Physically, there is still some concern whether or not Verdugo will be able to transition his Minor League success (career 2.10 ERA in the minors) to the Majors. He doesn't sport an electric fastball (it goes in the 92 MPH range), and there have long been questions about his command (carer 2.81 K/BB) and secondary pitches. That being said, Verduo has shown flashes of promise in the minors, and he tore it up in the Arizona Fall League last year. Here is what Fangraphs writers, Carson Cistuli, said about Verdugo in a review of the AFL:
"Scottsdale’s Ryan Verdugo went straight to the top of the SCOUT pitching charts last night after doing this against the Phoenix Desert Dogs: 17 BF, 4.0 IP, 3 BB, 9 K. He’s made all of one start in his minor league career, which began in 2008 after being drafted in the ninth round by San Francisco. He has 167 K in 113.0 IP across four levels, most recently in the High-A California League."

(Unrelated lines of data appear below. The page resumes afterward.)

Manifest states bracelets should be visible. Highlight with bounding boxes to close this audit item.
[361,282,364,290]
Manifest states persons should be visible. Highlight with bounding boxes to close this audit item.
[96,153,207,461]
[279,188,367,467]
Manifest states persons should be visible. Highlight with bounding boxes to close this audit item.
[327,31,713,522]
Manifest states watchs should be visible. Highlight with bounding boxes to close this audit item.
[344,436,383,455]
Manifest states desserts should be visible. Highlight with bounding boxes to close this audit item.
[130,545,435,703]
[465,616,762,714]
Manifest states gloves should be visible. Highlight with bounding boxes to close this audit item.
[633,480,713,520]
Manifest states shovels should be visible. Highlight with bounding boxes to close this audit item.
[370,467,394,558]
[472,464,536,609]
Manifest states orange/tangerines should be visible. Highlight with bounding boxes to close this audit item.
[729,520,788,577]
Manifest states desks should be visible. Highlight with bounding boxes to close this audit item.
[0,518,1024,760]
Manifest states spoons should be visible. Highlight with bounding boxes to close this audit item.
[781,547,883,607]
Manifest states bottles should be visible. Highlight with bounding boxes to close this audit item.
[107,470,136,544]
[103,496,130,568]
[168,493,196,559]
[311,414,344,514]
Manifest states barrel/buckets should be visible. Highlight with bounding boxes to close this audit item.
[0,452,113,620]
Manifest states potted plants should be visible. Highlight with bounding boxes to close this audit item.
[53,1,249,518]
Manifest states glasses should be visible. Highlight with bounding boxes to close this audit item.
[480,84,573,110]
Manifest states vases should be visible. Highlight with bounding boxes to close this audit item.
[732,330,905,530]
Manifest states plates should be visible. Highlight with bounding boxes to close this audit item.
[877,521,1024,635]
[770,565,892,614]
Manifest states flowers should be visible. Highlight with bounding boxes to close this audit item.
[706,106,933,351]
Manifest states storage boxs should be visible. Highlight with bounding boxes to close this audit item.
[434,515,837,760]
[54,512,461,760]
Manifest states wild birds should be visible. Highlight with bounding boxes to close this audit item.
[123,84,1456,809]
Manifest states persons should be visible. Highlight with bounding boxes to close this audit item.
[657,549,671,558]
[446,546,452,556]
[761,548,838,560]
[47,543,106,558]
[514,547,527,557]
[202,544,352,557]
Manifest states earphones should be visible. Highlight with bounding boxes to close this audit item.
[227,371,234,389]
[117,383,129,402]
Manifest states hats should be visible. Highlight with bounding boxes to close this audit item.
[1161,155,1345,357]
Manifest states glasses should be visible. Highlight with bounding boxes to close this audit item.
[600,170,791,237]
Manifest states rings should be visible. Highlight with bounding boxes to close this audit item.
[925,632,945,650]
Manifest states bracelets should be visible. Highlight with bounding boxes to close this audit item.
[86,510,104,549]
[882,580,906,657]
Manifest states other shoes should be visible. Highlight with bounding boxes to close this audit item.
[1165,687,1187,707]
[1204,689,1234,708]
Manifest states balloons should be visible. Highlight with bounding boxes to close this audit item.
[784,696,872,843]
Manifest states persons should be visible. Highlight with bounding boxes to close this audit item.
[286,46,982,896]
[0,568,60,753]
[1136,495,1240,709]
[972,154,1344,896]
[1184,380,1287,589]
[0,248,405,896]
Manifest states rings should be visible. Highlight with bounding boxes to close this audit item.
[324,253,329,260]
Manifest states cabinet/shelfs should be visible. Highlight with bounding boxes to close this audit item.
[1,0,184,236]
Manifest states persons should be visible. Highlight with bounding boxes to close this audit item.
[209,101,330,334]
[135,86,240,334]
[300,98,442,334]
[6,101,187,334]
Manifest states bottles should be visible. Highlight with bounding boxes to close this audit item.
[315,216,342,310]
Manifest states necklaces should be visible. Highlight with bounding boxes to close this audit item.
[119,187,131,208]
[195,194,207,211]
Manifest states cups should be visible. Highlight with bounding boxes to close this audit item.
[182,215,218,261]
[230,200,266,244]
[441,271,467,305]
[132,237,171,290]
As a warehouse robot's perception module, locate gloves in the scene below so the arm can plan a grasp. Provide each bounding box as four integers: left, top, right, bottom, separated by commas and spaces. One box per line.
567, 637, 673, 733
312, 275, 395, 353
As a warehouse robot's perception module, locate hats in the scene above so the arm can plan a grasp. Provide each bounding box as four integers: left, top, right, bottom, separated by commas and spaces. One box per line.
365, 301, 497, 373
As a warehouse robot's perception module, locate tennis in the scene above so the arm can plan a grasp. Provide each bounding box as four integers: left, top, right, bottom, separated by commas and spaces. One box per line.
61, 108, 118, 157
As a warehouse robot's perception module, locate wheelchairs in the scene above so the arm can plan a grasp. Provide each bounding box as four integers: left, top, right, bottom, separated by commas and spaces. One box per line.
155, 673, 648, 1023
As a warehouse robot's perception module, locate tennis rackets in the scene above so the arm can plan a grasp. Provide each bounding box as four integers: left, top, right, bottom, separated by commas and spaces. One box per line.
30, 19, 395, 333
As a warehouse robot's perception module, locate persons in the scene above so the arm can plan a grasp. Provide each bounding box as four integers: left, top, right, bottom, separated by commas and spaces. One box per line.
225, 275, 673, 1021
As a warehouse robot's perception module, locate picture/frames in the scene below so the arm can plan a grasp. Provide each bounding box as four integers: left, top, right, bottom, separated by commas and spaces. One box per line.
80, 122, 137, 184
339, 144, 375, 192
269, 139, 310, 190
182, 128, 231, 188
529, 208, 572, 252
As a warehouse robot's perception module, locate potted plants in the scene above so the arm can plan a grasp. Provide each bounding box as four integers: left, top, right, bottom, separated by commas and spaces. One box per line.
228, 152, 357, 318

Statistically speaking, Verdugo has shown great strides and improvement in his time in the Giants organization. Furthermore, his transition from the bullpen to the starting rotation has been interesting, mainly because it has increased his value greatly. That being said, Verdugo's future seems to be very cloudy at this point. I think he has a shot in terms of becoming a decent Major League pitcher. His ability to make batters miss can't be debated (12.3 career K/9). At the very least, he seems like he could develop into a Dan Runzler-esque option out of the bullpen for the Giants in the future, and considering Jeremy Affeldt has struggled to regain his 2009 form the past two years, a left-hander like Verdugo could be an enticing option.
At the same time though, it seems like the Giants are grooming Verdugo to be a starter, and as we all know there isn't much room in the Giants rotation for another starter. Furthermore, he's behind other top-tier starting pitching prospects like Zack Wheeler and Eric Surkamp (and rightfully so), and with the June Rule 4 Draft loaded with pitching talent, one has to wonder how much time Verdugo has left with the Giants. If anything, he's probably trade fodder at this point, mainly because he's a good arm that would bring some value to any impending deal this year or this off-season.
I think Verdugo could have some impact for the Giants, and like Runzler, he could be a cheap, effective bullpen option. Unfortunately, if he remains a starter, his days in the Giants organization seem numbered. It's just a matter of time of when Brian Sabean makes that deal, whether it's this year or after the season is over.